L’Allemagne est-elle donc ce modèle à suivre, comme l’affirment dans l’Hexagone les politiciens de l’UMP et les patrons, béats devant ses records à l’exportation et sa croissance de 3 % du PNB en 2011… mais seulement 0,6 % en 2012 (selon l’Institut allemand de recherche économique) ? Du prétendu « miracle » des années d’après-guerre au « miracle » actuel, les classes dominantes d’Allemagne, comme partout, n’ont jamais connu d’autre poule aux œufs d’or que l’exploitation accrue des travailleurs. Jusqu’à ce que ça pète !
Charles BOSCO
Des retraités pauvres…
L’explosion des emplois précaires et le recul de l’âge du départ en retraite qui va progressivement passer à 67 ans à partir du 1er janvier 2012, aggrave une paupérisation croissante parmi les petits retraités, avertissent certains experts. En 2011, ils étaient 660 000 à devoir travailler pour compléter leur retraite trop faible avec de petits boulots du type mini-jobs.
… et des enfants pauvres
L’extension rapide du secteur à bas salaires entraîne aussi l’augmentation du nombre d’enfants pauvres. Bien que l’Allemagne soit la quatrième puissance économique du monde et le pays d’Europe où les enfants sont les moins nombreux (seulement 16,5 % de moins de 18 ans), 15 % d’entre eux sont pauvres, d’après l’Office fédéral des statistiques d’août 2011 : ce sont les enfants dont les parents sont chômeurs de longue durée, ou salariés précaires.

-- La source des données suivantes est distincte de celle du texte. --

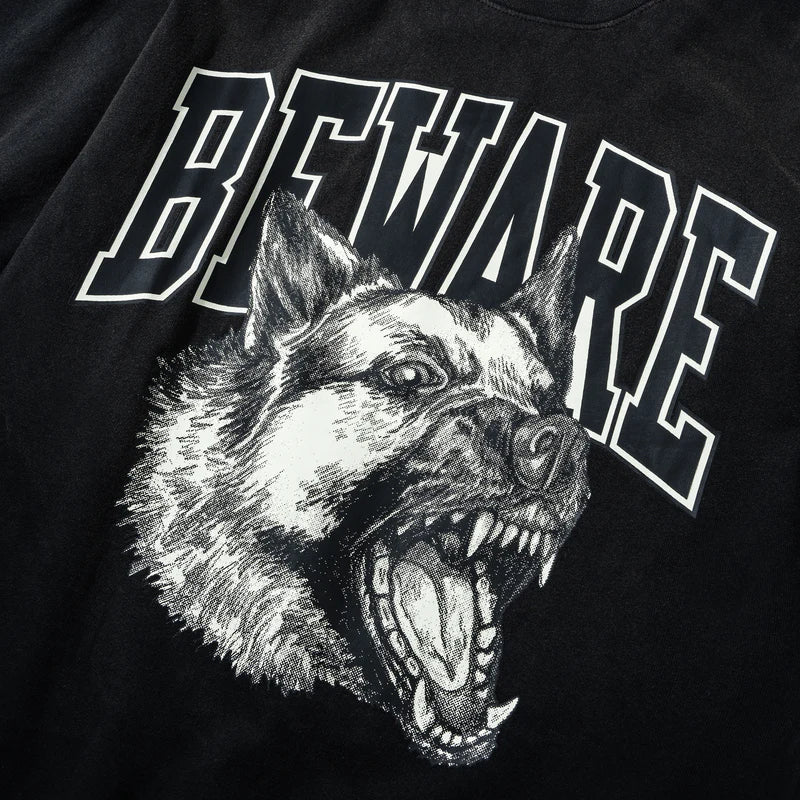 Market Studios "Tonal Beware" Jet Black T-Shirt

[1] En fait, les travailleurs concernés sont couverts par une assurance médicale quand le mini-job est un deuxième emploi, ou parce que l’État prend en charge, mais, effectivement, ni le patron ni le salarié avec ces 400 euros maxi ne payent pour l’assurance maladie.
[2] En fait les dénommés « Ein-Euro-Jobs » sont rémunérés aux environs de 1,50 euro, mais ça ne fait vraiment pas une grosse différence.
Mots-clés : Allemagne
Réactions à cet article
1. Économie allemande : un « modèle » pour les patrons, pas pour les travailleurs ! , 10 avril 2012, 00:09, par Tino
Oui, et cette misère, on la voit par exemple à Berlin : dans le métro, dans une rame sur 3, il y a un pauvre qui fait un discours pour vendre le « motz » un journal des SDF ou bien demande un don 0,50€ pour vivre. On voit souvent des gens faire les poubelles pour récupérer des bouteilles en verre consignées qui leur rapportent 8 centimes d’€ chacune.